# NEED HELP PLEASE…



## Blasirl (Mar 31, 2015)

TheeHunterBlake said:


> I have a 2013 Chevy Cruze 1.4L Turbo, 6 speed auto. And just the other day it started shutting off on me and it doesnt want to start back, but occassionally it will but it will only run for a few minutes (sometimes only a few seconds) and then shut back off again.
> I noticed if i gave it enough throttle then it was fine but it kept wanting to stall as I drove it.
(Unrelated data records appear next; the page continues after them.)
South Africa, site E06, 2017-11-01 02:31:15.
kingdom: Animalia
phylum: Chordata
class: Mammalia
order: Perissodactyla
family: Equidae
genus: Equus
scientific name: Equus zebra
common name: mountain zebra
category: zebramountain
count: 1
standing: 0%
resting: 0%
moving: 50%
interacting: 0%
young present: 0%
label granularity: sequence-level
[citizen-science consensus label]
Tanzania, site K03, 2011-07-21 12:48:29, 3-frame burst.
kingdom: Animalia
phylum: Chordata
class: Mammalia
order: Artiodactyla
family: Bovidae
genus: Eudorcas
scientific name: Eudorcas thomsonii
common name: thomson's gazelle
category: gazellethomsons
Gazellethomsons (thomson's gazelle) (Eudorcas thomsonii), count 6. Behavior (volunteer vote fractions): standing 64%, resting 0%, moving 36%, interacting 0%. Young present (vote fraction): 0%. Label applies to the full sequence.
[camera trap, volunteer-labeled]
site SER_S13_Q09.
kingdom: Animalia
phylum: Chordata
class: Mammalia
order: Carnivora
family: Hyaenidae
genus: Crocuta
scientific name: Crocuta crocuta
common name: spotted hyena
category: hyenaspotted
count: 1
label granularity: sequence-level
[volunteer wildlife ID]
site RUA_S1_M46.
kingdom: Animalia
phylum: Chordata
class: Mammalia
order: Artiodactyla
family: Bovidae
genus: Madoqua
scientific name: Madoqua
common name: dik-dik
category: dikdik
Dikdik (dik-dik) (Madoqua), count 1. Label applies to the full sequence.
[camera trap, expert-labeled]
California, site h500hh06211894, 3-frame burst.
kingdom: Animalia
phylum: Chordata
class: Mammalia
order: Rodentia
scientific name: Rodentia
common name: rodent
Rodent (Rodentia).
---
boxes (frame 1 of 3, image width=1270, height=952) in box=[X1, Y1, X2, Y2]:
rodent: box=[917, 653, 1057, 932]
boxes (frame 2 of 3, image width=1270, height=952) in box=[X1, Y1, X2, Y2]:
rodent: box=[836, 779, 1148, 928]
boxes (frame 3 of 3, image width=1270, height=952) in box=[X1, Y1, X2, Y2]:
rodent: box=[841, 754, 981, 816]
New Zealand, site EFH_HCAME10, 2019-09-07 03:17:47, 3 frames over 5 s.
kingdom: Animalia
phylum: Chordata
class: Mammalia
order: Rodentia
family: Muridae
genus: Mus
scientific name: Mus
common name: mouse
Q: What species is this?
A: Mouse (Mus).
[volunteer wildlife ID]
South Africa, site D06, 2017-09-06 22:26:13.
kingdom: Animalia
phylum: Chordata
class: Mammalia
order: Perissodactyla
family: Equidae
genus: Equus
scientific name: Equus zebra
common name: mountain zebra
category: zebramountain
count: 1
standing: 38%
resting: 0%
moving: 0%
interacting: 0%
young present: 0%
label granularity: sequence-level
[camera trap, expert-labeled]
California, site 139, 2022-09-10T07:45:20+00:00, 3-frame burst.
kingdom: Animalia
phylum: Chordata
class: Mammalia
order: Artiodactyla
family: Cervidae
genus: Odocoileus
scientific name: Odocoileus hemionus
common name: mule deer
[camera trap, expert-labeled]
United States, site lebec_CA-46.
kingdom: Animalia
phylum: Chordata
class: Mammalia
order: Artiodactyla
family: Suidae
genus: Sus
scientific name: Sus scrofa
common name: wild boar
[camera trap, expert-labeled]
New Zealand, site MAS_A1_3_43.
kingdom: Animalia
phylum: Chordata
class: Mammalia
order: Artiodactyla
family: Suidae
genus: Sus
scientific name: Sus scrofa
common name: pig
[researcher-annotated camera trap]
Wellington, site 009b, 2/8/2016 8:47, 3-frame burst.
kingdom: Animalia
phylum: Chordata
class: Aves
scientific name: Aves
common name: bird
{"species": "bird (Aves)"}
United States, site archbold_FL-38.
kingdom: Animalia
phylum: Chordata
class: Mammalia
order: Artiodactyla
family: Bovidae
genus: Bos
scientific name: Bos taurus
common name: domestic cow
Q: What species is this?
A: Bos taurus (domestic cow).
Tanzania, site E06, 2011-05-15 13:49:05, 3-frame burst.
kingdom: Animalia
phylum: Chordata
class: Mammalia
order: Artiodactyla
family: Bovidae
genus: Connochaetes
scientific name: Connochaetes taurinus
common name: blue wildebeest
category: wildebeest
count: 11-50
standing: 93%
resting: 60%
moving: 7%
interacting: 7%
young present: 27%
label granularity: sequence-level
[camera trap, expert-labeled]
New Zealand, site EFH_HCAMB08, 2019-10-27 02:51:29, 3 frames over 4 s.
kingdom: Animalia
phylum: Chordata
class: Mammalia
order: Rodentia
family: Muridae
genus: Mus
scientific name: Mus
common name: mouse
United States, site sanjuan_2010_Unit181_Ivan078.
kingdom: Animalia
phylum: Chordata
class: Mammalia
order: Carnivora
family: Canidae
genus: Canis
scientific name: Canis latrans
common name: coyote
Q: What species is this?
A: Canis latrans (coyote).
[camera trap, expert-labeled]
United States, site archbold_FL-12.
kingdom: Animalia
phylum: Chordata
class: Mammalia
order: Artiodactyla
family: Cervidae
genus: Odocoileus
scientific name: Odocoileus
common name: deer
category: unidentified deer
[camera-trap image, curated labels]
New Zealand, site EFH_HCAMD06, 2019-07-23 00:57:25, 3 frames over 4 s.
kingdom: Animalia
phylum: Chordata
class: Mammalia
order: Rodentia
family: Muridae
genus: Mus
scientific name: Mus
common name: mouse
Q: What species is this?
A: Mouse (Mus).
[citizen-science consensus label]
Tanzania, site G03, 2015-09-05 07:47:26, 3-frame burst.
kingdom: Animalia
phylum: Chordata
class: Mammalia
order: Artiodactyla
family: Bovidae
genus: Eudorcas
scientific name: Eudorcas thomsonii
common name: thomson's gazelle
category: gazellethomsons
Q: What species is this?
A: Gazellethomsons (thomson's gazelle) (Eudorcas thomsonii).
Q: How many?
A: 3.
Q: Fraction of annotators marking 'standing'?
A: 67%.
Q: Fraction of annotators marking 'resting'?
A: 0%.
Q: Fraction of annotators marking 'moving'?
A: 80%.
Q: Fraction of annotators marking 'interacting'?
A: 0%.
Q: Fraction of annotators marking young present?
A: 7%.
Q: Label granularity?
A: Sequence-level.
So Id give it more gas and it stumbled and tried to die but then it proceeded to go. but once I came to a stop it was done for and would die.
> 
> I limped it home barely because tow company “couldnt tow it” because I have air ride.
> ...


Welcome Aboard!

A *P0506 *DTC trouble code may be caused by one or more of the following: 

A vacuum leak 
An air restriction in the intake air path or exhuast 
A faulty positive crankcase ventilation (PCV) valve 
Damaged/failed/dirty throttle body Internal engine problem 
Failed PCM
Read more at: P0506 Idle Air Control System RPM Lower Than Expected - DTC Code


*2011-2016 Cruze 1.4 PCV Valve Cover/Intake Manifold Issues*
www.cruzekits.com

Don't forget to introduce yourself and your Cruze here.


----------



## Drake2014LT (Oct 2, 2021)

your fuel pump filter may becoming clogged, or your fuel pump it self might be going out.


----------